_Görev metni_
Hasta Toplumlar kitabı üzerine yazıyı son cümlesinden sonra devam ettirin.

_Alıntılanan metin_
------
Kitabın adı: Hasta Toplumlar
Yazarı: Robert B. Edgerton
Yayınevi: Buzdağı
Kitap ile ilgili internette bulduğum bir yayını paylaşmadan önce kendi yorumumu yapayım müsaade ederseniz:
İrfan'ın Yorumu: Zaman Kaybı
Hasta Toplumlar
Kitabı Neler Vâât Ediyor?
Kendi toplumumuz
dahil bütün toplumlarda bir kültürün barındırdığı gelenek ve görenekler genelde
eleştiriden uzaktır. İnsanlar kültürleri karşılaştırmayı sevmezler çünkü bir
kültür var olmuşsa ve olmaya da devam ediyorsa, bu kültürün barındırdığı
gelenek ve görenekler oturmuştur, köklüdür ve insanlar memnundur diye
düşünülür. İşte bu noktada Robert Edgerton devreye giriyor ve antropolojide
kültürel görecilik olarak yerleşmiş bu kavrama karşı çıkıyor. Kültürler
değerlendirilebilir mi? Toplumlar patolojik olarak nitelenebilir mi? Yani bir
topluma hasta gibi sıfatlar kullanılabilir mi? İşte bu, Hasta Toplumlar
kitabının meydan okuması. Ortaya koyduğu kanıtları çürütmek için göreciler çok
zorlanacağa benziyor.
------
_Verilen bilgiler_
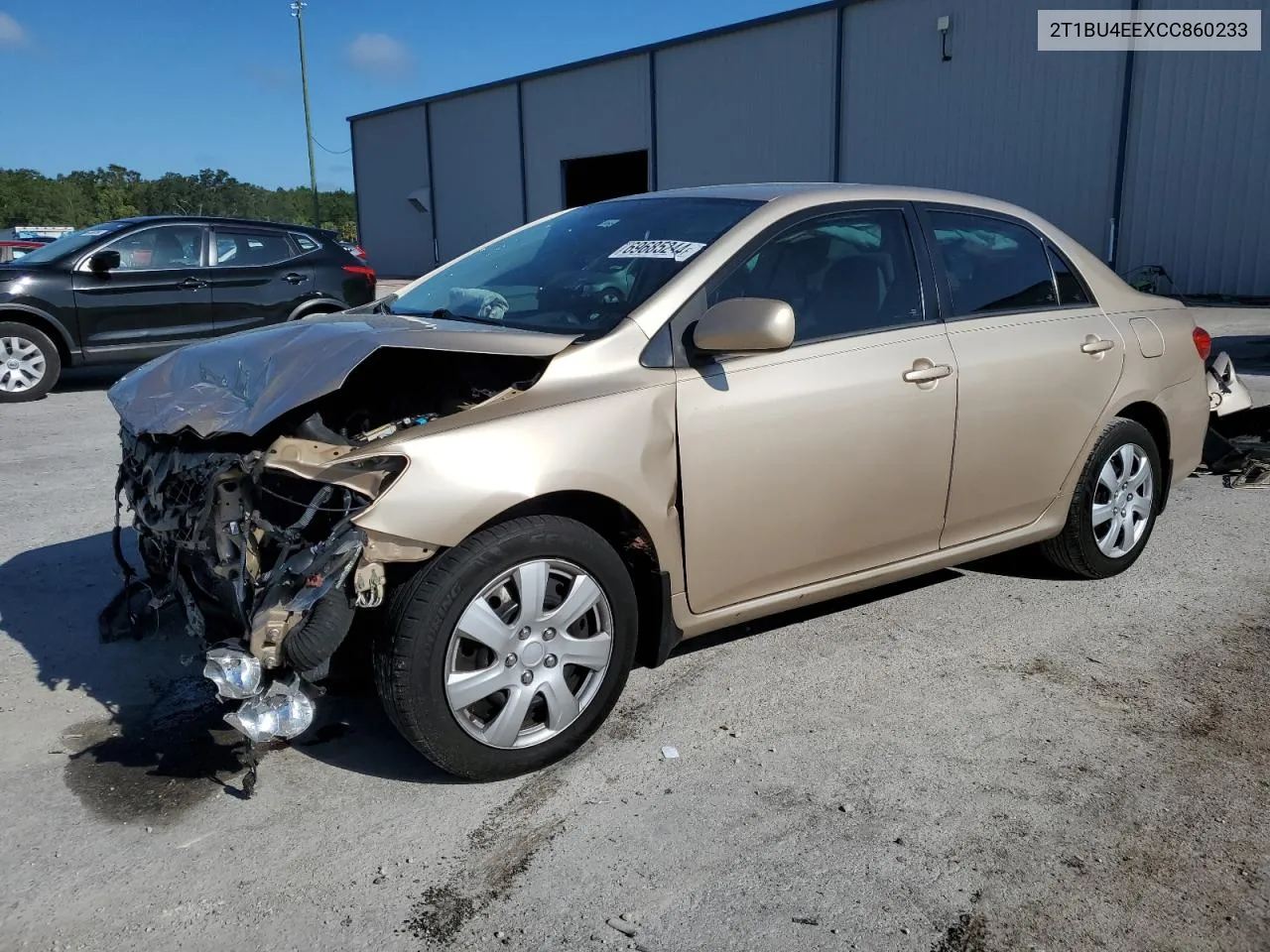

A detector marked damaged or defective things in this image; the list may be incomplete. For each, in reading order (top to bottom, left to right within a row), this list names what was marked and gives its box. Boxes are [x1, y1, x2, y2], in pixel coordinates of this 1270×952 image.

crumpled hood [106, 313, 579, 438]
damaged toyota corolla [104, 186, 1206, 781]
------
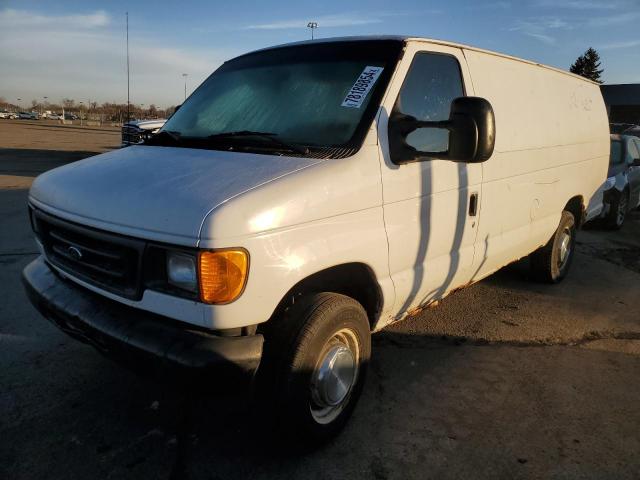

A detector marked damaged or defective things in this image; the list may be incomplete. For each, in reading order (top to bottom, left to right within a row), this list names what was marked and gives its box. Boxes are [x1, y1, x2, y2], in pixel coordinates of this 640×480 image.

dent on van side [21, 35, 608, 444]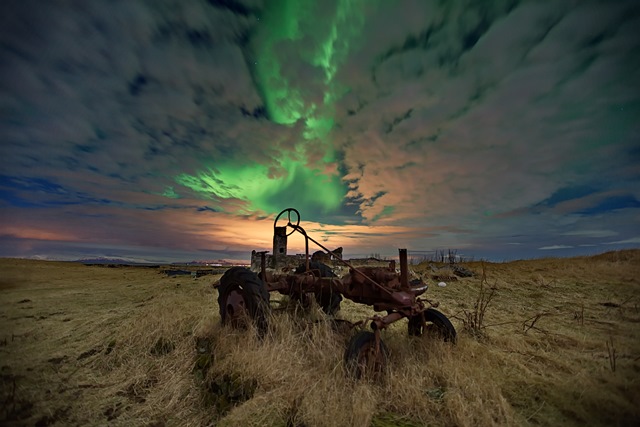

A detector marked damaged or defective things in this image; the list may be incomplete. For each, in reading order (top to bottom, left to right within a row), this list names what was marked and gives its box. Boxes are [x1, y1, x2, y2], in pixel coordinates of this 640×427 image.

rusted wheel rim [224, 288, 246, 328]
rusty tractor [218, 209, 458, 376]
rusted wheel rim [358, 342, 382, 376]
------
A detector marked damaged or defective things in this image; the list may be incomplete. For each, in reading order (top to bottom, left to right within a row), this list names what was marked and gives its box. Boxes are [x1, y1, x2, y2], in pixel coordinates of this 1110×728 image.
------
_Çözülmüş problem_
Kitap sekiz bölümden
oluşuyor. 1 ve 2. bölümde yazar, halk toplumlarının hep refah içinde ve
hayatlarından memnun oldukları yerleşmiş kalıbına karşı çıkıyor ve
antropolojinin ana kavramlarını çokça adından bahsedilen antropologların
yorumlarını da ekleyerek bizlere fazlasıyla zengin bir ziyafet sunuyor. Çeşitli
ilkel toplum uygulamalarından oldukça ilginç örnekler veriyor.
3. bölümde Türkçe
karşılığı bozuk uyum olarak değerlendirebileceğimiz maladaptasyon kavramı
üzerine yoğunlaşıyor. Maladaptasyonu en ince ayrıntısına kadar tanımlıyor.
Ayrıca bu bölümde evrimsel biyolojiden örnekler vererek kültürel evrimleşmeden
bahsedip Tazmanyalıların bilmediğimiz birçok yönünü ortaya koyuyor. 4. bölümde
tanımlanan maladaptif uygulamaları çocuklar ve kadınlar açısından
değerlendiriyor. Burada verilen örnekler arasında Aztekler, Zulular,
Asenteliler, Eskimolar gibi toplumların uygulamalarına gerçekten
şaşıracaksınız.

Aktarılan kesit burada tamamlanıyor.